## Petikan Pilihan
○ ○ ○ ○ ○ ○ ○

Adalah ruang yang sangat luas bagi penanggung jawab sekaligus pelaku pendidikan untuk melakukan pengembangan “bertanggung jawab”, sebagai upaya reformasi pendidikan membangun masyarakat berbasis pengetahuan. Disadari bersama bahwa output pendidikan juga akan menjadi outcome sosial yang kembali pada masyarakatnya, maka untuk menjembatani kesenjangan mutu pendidikan dan teknologi, harus dimulai dari satuan-satuan pendidikan yang secara strategis merupakan wahana percepatan pendayagunaan ICT dalam proses pembelajaran, sehingga pada gilirannya setiap output akan merupakan bagian dari digital nerve.

Apakah peran-peran tersebut juga menjadi isu-isu penting dikalangan jajaran penentu kebijakan PNF?
Implikasi kebijakan yang diambil, warna program-program, dan realita pelaksanaan di lapangan sudah seharusnya juga mendukung penghantaran guliran ICT. Penyelenggaraan program-program PNF diharapkan mampu menjembatani kesenjangan teknologi pada masyarakat yang menjadi sasaran program.

Pendidikan Non Formal (PNF) dengan karakter yang begitu beragam dan luas, baik dari karakteristik warga belajar, sistem dan proses pembelajarannya serta kebermaknaanya di tengah masyarakat, juga dituntut mengambil peran sebagai wahana percepatan pendayagunaan ICT yang tentunya harus disesuaikan dengan karakteristik PNF. Pendayagunaan ICT dapat dimulai dari spektrum pendekatan teknologi dalam kehidupan warga belajar sampai memberikan peluang warga belajar untuk berperan sebagai entitas sistem ICT secara keseluruhan, bahkan setelah mereka kembali ke dalam komunitasnya. Spektrum itulah yang menjadi target dan ruang untuk mengantarkan pembelajaran sesuai dengan satuan-satuan pendidikan non formal.

○ ○ ○ ○ ○ ○ ○

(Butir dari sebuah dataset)

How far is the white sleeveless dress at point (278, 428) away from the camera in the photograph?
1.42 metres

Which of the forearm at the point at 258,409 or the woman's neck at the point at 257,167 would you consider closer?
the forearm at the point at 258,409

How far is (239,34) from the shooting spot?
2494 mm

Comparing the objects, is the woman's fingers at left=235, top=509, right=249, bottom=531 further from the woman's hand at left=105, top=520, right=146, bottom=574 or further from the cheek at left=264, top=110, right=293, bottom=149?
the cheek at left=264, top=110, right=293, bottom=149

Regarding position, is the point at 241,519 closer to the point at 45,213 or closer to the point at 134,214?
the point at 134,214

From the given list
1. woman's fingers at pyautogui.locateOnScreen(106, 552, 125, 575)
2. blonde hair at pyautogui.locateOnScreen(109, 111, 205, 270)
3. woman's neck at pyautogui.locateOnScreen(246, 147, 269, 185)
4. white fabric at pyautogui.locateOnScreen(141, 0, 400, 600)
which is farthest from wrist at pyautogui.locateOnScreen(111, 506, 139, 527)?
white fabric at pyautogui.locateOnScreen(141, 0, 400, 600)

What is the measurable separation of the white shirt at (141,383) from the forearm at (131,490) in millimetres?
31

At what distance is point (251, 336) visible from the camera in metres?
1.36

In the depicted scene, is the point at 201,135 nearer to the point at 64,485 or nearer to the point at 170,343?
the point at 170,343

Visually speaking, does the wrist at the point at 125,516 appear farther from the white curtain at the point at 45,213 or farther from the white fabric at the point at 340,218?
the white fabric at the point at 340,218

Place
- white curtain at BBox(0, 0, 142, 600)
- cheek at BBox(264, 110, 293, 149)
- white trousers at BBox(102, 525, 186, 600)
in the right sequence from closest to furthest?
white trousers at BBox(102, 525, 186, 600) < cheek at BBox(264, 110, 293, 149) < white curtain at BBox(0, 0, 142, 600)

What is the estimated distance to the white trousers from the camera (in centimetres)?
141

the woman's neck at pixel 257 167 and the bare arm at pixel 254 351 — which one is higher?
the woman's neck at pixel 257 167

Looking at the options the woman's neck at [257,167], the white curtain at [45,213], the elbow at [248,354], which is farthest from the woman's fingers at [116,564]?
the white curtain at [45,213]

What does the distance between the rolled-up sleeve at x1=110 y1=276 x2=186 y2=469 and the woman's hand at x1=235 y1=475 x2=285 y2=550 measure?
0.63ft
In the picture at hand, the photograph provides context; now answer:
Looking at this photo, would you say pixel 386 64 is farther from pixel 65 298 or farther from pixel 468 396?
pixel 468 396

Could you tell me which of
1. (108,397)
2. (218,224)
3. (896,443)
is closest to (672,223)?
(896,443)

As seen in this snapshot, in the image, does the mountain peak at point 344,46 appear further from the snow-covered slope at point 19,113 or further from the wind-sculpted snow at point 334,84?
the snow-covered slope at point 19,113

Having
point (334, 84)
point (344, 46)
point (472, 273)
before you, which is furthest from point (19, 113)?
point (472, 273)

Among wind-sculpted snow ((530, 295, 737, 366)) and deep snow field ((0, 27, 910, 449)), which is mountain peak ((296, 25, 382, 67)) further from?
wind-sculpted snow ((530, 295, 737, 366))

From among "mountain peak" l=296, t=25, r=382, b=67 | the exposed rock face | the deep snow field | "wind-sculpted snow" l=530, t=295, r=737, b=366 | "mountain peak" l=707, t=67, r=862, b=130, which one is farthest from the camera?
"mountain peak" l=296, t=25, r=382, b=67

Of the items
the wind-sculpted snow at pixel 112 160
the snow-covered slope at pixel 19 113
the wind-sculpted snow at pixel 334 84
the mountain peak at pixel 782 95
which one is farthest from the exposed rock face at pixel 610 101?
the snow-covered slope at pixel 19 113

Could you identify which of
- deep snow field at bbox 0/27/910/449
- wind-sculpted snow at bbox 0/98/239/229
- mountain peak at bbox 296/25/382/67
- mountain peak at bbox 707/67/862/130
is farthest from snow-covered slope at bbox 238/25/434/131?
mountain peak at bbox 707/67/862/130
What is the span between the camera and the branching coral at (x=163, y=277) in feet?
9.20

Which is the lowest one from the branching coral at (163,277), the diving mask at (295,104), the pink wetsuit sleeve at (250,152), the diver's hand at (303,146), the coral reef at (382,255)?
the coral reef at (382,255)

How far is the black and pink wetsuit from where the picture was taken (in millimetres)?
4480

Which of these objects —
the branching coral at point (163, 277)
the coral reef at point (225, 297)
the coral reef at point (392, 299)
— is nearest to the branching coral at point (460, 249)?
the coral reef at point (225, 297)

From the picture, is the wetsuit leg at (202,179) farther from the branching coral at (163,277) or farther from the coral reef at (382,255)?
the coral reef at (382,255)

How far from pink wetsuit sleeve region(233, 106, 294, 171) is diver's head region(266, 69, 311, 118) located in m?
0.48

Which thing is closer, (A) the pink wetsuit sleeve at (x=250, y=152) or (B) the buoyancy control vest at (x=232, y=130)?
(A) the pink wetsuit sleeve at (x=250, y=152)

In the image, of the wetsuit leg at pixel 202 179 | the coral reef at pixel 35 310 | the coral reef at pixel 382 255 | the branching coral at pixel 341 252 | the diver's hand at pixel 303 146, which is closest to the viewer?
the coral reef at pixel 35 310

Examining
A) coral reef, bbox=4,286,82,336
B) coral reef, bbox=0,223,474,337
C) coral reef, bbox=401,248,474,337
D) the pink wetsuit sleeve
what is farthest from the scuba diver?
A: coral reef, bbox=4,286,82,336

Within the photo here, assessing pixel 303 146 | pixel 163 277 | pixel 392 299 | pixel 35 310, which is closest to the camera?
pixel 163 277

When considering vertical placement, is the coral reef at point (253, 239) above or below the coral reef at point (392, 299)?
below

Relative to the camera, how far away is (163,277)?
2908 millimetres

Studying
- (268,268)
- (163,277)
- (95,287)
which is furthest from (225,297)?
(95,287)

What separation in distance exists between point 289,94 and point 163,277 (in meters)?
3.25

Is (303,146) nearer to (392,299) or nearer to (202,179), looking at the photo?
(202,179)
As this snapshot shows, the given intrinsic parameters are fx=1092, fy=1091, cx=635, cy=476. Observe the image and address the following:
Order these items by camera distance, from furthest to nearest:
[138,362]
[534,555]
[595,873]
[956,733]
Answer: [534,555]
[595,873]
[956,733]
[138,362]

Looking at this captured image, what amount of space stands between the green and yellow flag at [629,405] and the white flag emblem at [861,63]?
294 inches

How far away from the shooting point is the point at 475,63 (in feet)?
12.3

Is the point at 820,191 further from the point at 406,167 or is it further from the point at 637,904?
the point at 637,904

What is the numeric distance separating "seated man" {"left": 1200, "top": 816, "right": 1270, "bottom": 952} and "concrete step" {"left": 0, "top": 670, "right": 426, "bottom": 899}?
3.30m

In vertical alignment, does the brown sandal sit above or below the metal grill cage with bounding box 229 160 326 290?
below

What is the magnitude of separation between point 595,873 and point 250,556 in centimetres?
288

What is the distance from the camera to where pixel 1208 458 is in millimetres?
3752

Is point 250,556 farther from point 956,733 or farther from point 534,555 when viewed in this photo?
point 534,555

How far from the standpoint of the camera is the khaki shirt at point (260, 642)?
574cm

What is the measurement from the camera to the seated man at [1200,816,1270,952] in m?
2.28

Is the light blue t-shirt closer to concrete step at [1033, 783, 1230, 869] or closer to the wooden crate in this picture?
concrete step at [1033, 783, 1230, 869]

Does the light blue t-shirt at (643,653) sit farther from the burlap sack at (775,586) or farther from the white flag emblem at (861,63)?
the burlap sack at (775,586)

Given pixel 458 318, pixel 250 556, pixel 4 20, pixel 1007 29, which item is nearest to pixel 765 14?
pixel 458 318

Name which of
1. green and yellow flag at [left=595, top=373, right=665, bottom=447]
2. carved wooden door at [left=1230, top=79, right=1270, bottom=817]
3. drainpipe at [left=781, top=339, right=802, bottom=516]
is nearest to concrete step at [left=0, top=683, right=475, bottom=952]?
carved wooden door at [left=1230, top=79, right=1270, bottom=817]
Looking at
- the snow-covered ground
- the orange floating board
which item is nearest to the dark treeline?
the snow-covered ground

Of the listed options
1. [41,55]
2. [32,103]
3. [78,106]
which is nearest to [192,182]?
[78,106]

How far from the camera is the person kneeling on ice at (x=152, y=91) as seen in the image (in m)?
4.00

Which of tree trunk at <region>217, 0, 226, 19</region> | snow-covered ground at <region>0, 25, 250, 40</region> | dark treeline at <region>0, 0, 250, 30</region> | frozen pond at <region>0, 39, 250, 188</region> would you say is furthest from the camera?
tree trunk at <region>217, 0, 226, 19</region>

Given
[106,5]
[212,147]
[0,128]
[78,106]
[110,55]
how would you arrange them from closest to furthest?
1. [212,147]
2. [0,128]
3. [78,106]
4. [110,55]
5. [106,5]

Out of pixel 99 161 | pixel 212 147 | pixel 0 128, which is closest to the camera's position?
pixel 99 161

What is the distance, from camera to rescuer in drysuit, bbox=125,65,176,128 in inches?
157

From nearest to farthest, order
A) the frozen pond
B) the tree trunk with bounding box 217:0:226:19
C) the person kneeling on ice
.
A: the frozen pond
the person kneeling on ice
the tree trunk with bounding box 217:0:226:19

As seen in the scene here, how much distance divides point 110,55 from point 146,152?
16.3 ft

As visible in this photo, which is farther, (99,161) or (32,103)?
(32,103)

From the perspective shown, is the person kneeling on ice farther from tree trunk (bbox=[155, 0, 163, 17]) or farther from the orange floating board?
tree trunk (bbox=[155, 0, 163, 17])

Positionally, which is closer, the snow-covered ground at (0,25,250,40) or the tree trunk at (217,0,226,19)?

○ ○ ○ ○ ○ ○ ○

## Permintaan Tertulis 1
Sebutkan semua hal yang menurut petikan tentang pendidikan nonformal seharusnya mendukung penghantaran guliran ICT.
## Permintaan Tertulis 2
Kutiplah bagian petikan tentang pendidikan nonformal yang dimulai dari "Pendidikan Non Formal (PNF)" dan berakhir pada "pendidikan non formal.".
Daftar tersebut tidak berperan apa pun dalam latihan ini.

## Hasil Latihan 1
Implikasi kebijakan yang diambil, warna program-program, dan realita pelaksanaan di lapangan.

## Hasil Latihan 2
Pendidikan Non Formal (PNF) dengan karakter yang begitu beragam dan luas, baik dari karakteristik warga belajar, sistem dan proses pembelajarannya serta kebermaknaanya di tengah masyarakat, juga dituntut mengambil peran sebagai wahana percepatan pendayagunaan ICT yang tentunya harus disesuaikan dengan karakteristik PNF. Pendayagunaan ICT dapat dimulai dari spektrum pendekatan teknologi dalam kehidupan warga belajar sampai memberikan peluang warga belajar untuk berperan sebagai entitas sistem ICT secara keseluruhan, bahkan setelah mereka kembali ke dalam komunitasnya. Spektrum itulah yang menjadi target dan ruang untuk mengantarkan pembelajaran sesuai dengan satuan-satuan pendidikan non formal.